18 janeiro 2022

Crônica da terça-feira

A solidão é fértil

Luciano Siqueira

 

Num dos mais recentes documentários acerca da sua obra e vida, Chico Buarque diz precisar da solidão para criar.

Ou seja, há que sentir-se sozinho consigo mesmo para viver livremente esse estado da mente humana que é a abstração, a possibilidade de um distanciamento da realidade imediata, sem dela sair, mas podendo enxergá-la de fora para dentro.

Psicólogos consideram a capacidade de abstração uma expressão da inteligência.

Cá com meus modestos botões, suponho que quem se apega estritamente à realidade imediata jamais poderá compreendê-la, salvo superficial e fragmentariamente.

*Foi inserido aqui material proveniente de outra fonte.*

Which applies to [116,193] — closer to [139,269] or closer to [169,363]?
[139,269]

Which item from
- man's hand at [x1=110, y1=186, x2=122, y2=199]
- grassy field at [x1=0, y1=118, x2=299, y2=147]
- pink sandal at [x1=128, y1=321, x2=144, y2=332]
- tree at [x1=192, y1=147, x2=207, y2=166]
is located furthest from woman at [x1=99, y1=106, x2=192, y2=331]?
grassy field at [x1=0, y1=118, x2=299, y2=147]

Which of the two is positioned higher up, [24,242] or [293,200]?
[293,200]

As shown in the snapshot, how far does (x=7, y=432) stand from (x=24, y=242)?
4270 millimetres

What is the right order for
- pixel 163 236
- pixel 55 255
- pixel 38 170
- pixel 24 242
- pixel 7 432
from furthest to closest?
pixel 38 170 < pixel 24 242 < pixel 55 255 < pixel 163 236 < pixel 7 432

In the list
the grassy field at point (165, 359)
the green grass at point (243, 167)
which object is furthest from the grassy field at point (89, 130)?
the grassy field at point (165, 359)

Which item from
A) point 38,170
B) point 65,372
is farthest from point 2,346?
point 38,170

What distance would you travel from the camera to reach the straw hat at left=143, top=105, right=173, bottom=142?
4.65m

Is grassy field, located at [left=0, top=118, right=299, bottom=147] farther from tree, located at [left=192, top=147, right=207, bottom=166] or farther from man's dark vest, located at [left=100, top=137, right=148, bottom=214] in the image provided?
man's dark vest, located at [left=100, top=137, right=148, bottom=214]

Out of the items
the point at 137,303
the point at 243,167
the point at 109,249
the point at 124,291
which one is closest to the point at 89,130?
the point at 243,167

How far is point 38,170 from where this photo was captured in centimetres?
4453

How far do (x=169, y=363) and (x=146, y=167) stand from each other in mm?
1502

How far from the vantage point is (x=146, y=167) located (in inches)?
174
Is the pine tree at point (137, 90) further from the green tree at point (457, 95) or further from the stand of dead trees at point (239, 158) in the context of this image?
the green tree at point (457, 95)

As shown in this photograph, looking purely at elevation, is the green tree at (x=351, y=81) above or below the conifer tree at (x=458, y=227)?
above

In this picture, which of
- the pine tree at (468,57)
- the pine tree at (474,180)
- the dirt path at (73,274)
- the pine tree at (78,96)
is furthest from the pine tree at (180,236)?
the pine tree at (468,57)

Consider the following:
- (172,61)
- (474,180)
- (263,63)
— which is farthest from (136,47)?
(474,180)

Com a evolução da humanidade, tem sido possível a construção de modelos de análise da realidade concreta que são um instrumento pelo qual se busca não apenas respostas para compreensão dos fenômenos materiais e humanos, mas para formulação de perguntas que inquietem a ponto de se desvendar a essência das coisas.

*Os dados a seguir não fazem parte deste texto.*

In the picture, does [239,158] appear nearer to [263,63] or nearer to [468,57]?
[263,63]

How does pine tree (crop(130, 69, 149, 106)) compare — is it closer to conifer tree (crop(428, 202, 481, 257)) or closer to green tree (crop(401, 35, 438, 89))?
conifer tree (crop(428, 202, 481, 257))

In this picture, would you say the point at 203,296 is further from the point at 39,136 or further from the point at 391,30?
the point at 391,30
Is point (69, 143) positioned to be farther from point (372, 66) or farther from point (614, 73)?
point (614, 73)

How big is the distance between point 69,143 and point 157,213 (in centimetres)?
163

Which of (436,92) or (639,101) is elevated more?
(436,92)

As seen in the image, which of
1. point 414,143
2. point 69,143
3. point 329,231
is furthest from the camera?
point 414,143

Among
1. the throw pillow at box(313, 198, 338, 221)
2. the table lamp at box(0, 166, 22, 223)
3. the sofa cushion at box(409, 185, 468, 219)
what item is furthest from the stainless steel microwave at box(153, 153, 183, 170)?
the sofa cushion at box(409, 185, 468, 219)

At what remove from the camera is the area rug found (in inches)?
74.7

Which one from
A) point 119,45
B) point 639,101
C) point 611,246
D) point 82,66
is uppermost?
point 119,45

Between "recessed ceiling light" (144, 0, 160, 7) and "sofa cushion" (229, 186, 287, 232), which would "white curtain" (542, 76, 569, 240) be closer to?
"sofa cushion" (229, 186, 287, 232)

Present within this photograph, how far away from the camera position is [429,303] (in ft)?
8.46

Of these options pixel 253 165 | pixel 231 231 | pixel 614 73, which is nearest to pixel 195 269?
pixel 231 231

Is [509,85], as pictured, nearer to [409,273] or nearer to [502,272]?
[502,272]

Claro que há uma diferença abissal, embora nem sempre reconhecível, entre a pura e inconsequente abstração (que mais ilude ou confunde) e a análise objetiva da realidade.

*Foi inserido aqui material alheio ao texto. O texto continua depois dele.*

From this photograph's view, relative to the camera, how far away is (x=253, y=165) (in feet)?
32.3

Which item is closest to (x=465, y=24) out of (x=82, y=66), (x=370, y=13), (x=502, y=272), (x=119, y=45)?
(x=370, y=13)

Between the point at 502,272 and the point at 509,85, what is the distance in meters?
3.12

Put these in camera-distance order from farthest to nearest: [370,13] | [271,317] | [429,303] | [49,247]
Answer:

A dialética materialista se ocupa dessa segunda alternativa.

Abstração meramente idealista diz respeito à primeira alternativa.

— Por que esse "devaneio filosófico", se você curte alguns poucos dias de descanso com a família numa praia tranquila? — meus certamente escassos leitores poderiam perguntar.

— Justamente porque há tempo e condições de relaxamento suficientes para isso...

Na verdade, se não tenho os dons poéticos, literários e musicais de Chico Buarque, sou compelido pela militância política, que pretendo revolucionária e consequente, a uma boa dose cotidiana de abstração — para assim captar a essência do que acontece.

É como se para mim a abstração fosse fruto, e é, de uma luta cotidiana comigo mesmo para evitar sobreviver e agir impelido tão-somente pelo impulso do que fazer e de quase nada pensar.

Esse é o buraco que atrai muita gente imediatista e impaciente, que subjetivamente se sente realizada por funcionar em moto continuo, até alcançar a dose de cansaço diário que lhe obriga a parar para descanso.

Sim, Chico Buarque tem toda razão. 

Não que exatamente estejamos fisicamente isolados, mas que sejamos capazes de abstrair a realidade imediata e refletir sobre o sentido dos fatos e das coisas.

Isto sem necessariamente estamos numa casa de praia usufruindo de uma rede na varanda...

Fazer é obviamente indispensável. 

Pensar é imprescindível para fazer bem feito — e viver.